The QKI isoforms reduce pri-miR-7-1 processing by Drosha. (A) Cell lysates prepared from U343 cells transfected with siCTL, siQKI, or siDrosha and immunoblotted with anti-pan-QKI, anti-Drosha, or antitubulin antibodies. The migration of the molecular mass markers is shown on the left. (B) Cell lysates prepared from U343 cells transfected with siCTL, siQKI, or siDrosha were immunoprecipitated with anti-Drosha or IgG antibodies. The bound RNA was purified, and pri-miR-7-1 was detected by real-time qRT-PCR. (C) Fluorescence in situ hybridization performed using antisense pri-miR-7-1 as a probe on siCTL- or siQKI-transduced U343 cells. The nuclei were stained with 4′,6-diamidino-2-phenylindole (DAPI), and the images were merged.

Fig 7

QKI-deficient U343 cells have reduced EGFR expression, reduced EGF-dependent ERK activation, and reduced cell proliferation. U343 cells were transfected with 40 nM synthetic small RNAs: mimic miR negative control (miR CTL), mimic miR-7 (miR-7), siLuciferase (siCTL), and two siQKI siRNAs (siQKI-1 and siQKI-2), as described in Materials and Methods. In the rescue experiment, 100 nM miR-7 inhibitor or inhibitor control was cotransfected with the indicated siRNAs. (A) The cells were harvested at 48 h after transfection, and the total cell lysates were subjected to immunoblotting with anti-EGFR, anti-pan-QKI, and anti-β-tubulin antibodies as indicated. (B) The cells were starved overnight 48 h after transfection and then stimulated with 20 ng/ml of EGF for 15 min (+) or left untreated (−). Protein extracts were prepared, and pERK1/2, total ERK, and β-tubulin were detected by immunoblotting. (C) The cells were counted every 24 h after transfection using the Beckman Coulter Z2 cell counter. The cell numbers were normalized by the number of cells used for the transfection (day 0; between 190,000 and 260,000 cells).
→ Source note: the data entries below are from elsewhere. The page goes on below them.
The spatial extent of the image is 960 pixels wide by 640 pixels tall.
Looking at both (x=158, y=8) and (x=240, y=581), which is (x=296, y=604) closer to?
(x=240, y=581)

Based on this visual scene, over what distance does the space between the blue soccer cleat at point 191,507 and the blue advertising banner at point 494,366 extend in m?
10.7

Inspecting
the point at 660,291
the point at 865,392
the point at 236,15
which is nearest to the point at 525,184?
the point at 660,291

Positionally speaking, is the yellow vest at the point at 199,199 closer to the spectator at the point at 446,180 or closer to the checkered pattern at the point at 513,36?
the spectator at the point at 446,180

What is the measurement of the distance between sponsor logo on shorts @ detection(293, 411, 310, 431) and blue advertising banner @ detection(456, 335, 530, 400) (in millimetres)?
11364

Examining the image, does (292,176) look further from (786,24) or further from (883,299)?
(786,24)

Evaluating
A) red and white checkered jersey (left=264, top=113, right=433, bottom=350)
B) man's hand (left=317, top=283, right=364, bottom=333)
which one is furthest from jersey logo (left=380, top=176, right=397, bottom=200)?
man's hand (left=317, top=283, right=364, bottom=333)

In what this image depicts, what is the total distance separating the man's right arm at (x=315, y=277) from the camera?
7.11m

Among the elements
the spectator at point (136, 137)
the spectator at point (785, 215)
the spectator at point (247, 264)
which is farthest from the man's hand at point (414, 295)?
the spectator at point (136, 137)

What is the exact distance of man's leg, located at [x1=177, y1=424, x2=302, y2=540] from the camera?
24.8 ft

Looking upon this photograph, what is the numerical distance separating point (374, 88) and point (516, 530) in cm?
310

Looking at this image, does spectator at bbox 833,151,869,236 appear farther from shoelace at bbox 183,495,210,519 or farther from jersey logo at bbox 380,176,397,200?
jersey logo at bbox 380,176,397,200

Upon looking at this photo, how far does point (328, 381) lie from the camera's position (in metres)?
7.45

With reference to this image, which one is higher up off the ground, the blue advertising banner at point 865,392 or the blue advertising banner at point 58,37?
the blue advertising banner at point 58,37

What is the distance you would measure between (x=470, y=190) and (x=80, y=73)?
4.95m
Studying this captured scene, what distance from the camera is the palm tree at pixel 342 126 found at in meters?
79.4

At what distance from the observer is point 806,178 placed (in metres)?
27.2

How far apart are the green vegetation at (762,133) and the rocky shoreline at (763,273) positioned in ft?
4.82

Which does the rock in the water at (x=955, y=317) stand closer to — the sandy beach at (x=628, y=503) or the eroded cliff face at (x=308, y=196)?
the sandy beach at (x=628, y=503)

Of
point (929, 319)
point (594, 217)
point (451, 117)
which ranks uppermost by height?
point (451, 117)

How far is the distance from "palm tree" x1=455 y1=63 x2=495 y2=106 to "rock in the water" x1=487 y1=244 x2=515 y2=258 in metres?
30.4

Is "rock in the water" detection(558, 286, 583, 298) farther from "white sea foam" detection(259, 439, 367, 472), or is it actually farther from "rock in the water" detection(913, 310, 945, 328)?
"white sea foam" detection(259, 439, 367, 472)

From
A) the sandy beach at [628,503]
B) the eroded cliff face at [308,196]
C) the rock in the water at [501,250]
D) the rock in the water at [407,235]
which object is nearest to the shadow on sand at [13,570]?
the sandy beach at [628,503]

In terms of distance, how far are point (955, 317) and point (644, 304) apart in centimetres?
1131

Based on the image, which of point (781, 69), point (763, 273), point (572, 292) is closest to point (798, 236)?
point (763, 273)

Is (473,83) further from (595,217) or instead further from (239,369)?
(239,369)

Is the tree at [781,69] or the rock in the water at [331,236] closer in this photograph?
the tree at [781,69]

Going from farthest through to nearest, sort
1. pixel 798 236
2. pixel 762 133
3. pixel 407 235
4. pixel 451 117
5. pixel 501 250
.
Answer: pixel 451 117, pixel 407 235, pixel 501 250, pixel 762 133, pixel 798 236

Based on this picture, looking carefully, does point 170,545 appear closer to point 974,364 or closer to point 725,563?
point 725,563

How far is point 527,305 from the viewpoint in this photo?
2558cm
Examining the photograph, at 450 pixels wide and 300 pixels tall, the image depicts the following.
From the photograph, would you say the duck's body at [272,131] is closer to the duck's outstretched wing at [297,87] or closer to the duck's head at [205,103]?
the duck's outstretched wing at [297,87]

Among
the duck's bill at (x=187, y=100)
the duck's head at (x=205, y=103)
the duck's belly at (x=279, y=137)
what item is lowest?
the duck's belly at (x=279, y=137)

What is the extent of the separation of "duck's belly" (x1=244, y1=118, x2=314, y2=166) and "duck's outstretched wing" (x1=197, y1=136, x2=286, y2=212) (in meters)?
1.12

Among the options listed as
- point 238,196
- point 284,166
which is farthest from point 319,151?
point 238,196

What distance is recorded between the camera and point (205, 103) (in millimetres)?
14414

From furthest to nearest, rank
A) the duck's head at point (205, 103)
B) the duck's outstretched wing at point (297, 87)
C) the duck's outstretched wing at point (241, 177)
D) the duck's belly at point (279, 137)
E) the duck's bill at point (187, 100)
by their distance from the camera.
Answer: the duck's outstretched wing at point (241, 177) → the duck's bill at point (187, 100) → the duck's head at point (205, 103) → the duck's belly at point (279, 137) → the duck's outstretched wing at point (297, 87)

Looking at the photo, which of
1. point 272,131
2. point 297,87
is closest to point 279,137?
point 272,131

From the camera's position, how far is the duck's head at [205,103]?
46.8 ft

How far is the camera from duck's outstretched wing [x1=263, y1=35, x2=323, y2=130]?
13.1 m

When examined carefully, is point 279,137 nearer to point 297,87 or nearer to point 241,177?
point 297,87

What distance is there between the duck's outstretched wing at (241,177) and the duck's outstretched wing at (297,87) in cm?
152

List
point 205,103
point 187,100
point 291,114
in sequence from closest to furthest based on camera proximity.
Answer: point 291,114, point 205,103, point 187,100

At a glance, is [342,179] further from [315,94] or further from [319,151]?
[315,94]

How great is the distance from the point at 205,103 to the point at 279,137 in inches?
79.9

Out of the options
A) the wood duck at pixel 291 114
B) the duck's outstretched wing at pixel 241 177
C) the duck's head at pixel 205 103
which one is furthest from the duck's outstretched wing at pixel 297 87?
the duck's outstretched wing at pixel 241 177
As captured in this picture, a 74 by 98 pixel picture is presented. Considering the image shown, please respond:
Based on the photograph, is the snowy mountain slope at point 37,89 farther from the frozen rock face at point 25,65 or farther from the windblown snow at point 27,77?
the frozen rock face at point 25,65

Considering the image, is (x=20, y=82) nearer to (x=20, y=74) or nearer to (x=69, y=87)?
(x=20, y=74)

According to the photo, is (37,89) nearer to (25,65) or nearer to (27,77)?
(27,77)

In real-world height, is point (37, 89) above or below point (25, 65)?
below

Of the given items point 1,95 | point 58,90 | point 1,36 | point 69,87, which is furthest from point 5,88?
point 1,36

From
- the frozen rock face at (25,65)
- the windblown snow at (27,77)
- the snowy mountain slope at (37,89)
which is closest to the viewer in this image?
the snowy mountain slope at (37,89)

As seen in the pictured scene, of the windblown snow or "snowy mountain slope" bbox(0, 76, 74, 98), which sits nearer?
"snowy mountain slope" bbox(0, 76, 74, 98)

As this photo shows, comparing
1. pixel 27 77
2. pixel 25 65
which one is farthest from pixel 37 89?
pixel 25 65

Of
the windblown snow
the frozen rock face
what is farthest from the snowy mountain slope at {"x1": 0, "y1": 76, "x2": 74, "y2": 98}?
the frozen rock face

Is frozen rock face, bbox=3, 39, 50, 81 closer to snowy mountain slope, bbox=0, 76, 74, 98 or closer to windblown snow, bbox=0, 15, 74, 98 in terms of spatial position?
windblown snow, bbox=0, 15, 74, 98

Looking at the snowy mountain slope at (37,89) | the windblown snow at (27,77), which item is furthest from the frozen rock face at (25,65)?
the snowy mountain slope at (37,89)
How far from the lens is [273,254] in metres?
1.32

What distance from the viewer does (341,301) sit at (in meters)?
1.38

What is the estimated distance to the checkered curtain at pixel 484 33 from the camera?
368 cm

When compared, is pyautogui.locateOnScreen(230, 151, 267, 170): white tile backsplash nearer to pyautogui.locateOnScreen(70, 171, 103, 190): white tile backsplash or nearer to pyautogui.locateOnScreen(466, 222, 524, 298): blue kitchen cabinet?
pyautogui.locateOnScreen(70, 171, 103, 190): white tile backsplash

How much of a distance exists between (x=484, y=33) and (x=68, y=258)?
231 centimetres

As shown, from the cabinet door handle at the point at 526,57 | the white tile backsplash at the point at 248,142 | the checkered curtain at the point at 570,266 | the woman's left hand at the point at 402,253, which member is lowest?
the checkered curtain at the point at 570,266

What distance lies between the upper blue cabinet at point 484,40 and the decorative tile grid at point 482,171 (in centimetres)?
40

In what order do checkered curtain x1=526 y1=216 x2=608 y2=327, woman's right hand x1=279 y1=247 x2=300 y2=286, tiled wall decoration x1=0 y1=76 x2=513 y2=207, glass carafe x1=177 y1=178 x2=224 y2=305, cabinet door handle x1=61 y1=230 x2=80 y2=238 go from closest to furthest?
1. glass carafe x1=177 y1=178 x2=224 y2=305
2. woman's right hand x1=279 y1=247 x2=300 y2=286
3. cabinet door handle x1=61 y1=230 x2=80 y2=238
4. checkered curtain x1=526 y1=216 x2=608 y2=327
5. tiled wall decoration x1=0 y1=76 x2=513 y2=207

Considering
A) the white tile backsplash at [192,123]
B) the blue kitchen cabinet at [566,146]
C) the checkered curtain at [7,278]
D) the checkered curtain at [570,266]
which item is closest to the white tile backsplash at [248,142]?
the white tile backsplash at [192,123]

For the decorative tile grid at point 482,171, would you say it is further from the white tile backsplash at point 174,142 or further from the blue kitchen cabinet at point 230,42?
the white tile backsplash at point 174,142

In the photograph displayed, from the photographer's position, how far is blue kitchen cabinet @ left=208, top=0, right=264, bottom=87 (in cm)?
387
Two independent experiments were performed in duplicate. The data were expressed as averages ± standard deviations. **, P < 0.01; ***, P < 0.001 (Student t test). (D) The cells were photographed 48 h after transfection. The experiments were performed twice; one representative image is shown. (E) The cells were labeled with 10 μM BrdU for 1 h at 48 h after transfection and then harvested and stained with fluorescein isothiocyanate (FITC)-conjugated anti-BrdU antibody (green, FL1) and propidium iodide (red, FL2). The cell cycle was analyzed using FACS Calibur flow cytometry. Two independent experiments were performed; one representative FACS graph is shown. The averaged percentage of BrdU-positive cells was calculated from the two experiments. The FACS histograms and the percentage of cells at G₀/G₁, S, and G₂/M phases are presented in Fig. S5 in the supplemental material.